#### ACTIVITY:
In the records below, reproduce exactly the lines from the one containing "colorful coral reef" through the one containing "Trees On A Lakeshore Acrylic Print", both included, and omit the pictures.

#### THE DATA:
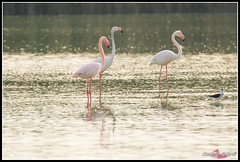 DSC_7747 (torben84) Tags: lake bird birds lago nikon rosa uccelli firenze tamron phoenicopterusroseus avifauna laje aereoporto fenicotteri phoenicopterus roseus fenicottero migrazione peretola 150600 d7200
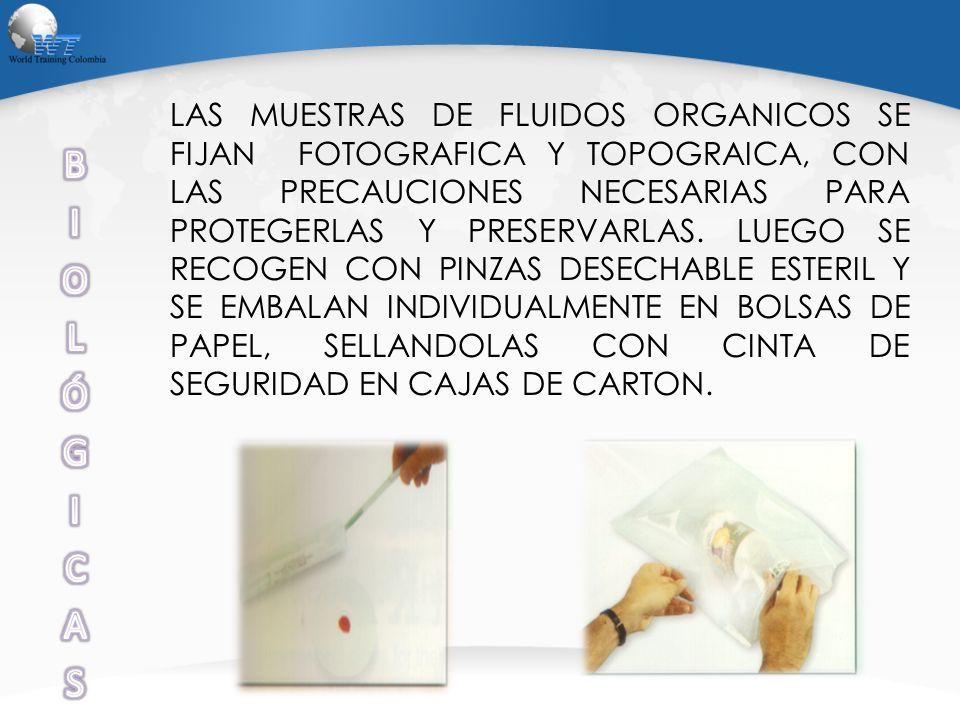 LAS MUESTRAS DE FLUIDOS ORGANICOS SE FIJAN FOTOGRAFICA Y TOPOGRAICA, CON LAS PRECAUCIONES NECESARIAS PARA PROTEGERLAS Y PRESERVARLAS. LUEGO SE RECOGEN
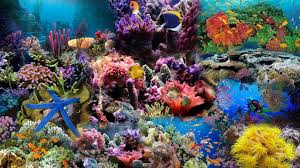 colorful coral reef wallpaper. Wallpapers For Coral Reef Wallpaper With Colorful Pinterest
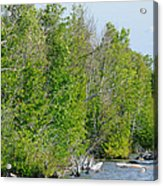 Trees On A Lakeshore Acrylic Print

* * *

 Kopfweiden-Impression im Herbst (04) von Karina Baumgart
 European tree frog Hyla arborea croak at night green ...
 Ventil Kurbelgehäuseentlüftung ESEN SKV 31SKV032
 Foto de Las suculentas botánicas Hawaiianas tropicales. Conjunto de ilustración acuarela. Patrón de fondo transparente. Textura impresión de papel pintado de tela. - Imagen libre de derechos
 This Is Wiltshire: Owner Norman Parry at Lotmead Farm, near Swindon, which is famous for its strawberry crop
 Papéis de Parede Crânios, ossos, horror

#### THE ANSWER:
 colorful coral reef wallpaper. Wallpapers For Coral Reef Wallpaper With Colorful Pinterest
 Trees On A Lakeshore Acrylic Print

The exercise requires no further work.